The R-code is based on the work of Patrick Heagerty (click "View Raw" to see pdf), and I include a reproducible example below from my github version of his lnMLE package (excuse the warnings at installation -- I'm shoehorning Patrick's non-CRAN package). I'm omitting the output for all except the last line, compare, which shows the fixed effect coefficients side-by-side.
library(devtools)
install_github("lnMLE_1.0-2", "swihart")
library(lnMLE)
## run the example from the logit.normal.mle help page
## see also the accompanying document (click 'View Raw' on page below:)
## https://github.com/swihart/lnMLE_1.0-2/blob/master/inst/doc/lnMLEhelp.pdf
data(eye_race)
attach(eye_race)
marg_model <- logit.normal.mle(meanmodel = value ~ black,
logSigma= ~1,
id=eye_race$id,
model="marginal",
data=eye_race,
tol=1e-5,
maxits=100,
r=50)
marg_model
cond_model <- logit.normal.mle(meanmodel = value ~ black,
logSigma= ~1,
id=eye_race$id,
model="conditional",
data=eye_race,
tol=1e-5,
maxits=100,
r=50)
cond_model
compare<-round(cbind(marg_model$beta, cond_model$beta),2)
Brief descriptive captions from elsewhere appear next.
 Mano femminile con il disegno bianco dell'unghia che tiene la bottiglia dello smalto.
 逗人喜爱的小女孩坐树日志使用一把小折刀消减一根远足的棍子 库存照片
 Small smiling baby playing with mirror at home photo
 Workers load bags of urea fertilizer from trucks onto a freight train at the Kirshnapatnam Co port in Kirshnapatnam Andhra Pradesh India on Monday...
colnames(compare)<-c("Marginal", "Conditional")
compare
The output of the last line:
compare
Marginal Conditional
(Intercept) -2.43 -4.94
black 0.08 0.15
I attempted the reproducible example given, but had problems with both the glmer and lnMLE implementations; again I only include output pertaining to the comparison results and the warnings from the glmer() call:
##original question / answer... glmer() function gave a warning and the lnMLE did not fit well...
mydata <- read.csv("http://www.ats.ucla.edu/stat/data/binary.csv")
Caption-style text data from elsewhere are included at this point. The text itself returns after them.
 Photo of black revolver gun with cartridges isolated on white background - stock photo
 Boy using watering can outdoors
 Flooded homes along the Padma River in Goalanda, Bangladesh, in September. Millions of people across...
mydata$rank <- factor(mydata$rank) #creating ranks
id <- rep(1:ceiling(nrow(mydata)/2), times=c(2)) #creating ID variable
mydata <- cbind(mydata,data.frame(id,stringsAsFactors=FALSE))
set.seed(12345)
mydata$ran <- runif(nrow(mydata),0,1) #creating a random variable
library(lme4)
cfelr <- glmer(admit ~ (1 | id) + rank + gpa + ran + gre,
data=mydata,
family = binomial)
Which gave:
Warning messages:
1: In checkConv(attr(opt, "derivs"), opt$par, ctrl = control$checkConv, :
Model failed to converge with max|grad| = 0.00161047 (tol = 0.001, component 2)
2: In checkConv(attr(opt, "derivs"), opt$par, ctrl = control$checkConv, :
Model is nearly unidentifiable: very large eigenvalue
- Rescale variables?;Model is nearly unidentifiable: large eigenvalue ratio
- Rescale variables?
but I foolishly went on without rescaling, trying to apply the logit.normal.mle to the example given. However, the conditional model doesn't converge or produce standard error estimates,
summary(cfelr)
library(devtools)
install_github("lnMLE_1.0-2", "swihart")
library(lnMLE)
mydata$rank2 = mydata$rank==2
mydata$rank3 = mydata$rank==3
mydata$rank4 = mydata$rank==4
cfelr_cond = logit.normal.mle(meanmodel = admit ~ rank2+rank3+rank4+gpa+ran+gre,
logSigma = ~1 ,
id=id,
model="conditional",
data=mydata,
r=50,
tol=1e-6,
maxits=500)
cfelr_cond
cfelr_marg = logit.normal.mle(meanmodel = admit ~ rank2+rank3+rank4+gpa+ran+gre,
logSigma = ~1 ,
id=id,
model="marginal",
data=mydata,
r=50,
tol=1e-6,
maxits=500)
cfelr_marg
compare_glmer<-round(cbind(cfelr_marg$beta, cfelr_cond$beta,summary(cfelr)$coeff[,"Estimate"]),3)
colnames(compare_glmer)<-c("Marginal", "Conditional","glmer() Conditional")
compare_glmer
The last line of which reveals that the conditional model from cfelr_cond did not evaluate a conditional model but just returned the marginal coefficients and no standard errors.
> compare_glmer
Marginal Conditional glmer() Conditional
(Intercept) -4.407 -4.407 -4.425
rank2 -0.667 -0.667 -0.680
rank3 -1.832 -1.833 -1.418
rank4 -1.930 -1.930 -1.585
gpa 0.547 0.548 0.869
ran 0.860 0.860 0.413
gre 0.004 0.004 0.002
I hope to iron out these issues. Any help/comments appreciated. I'll give status updates when I can.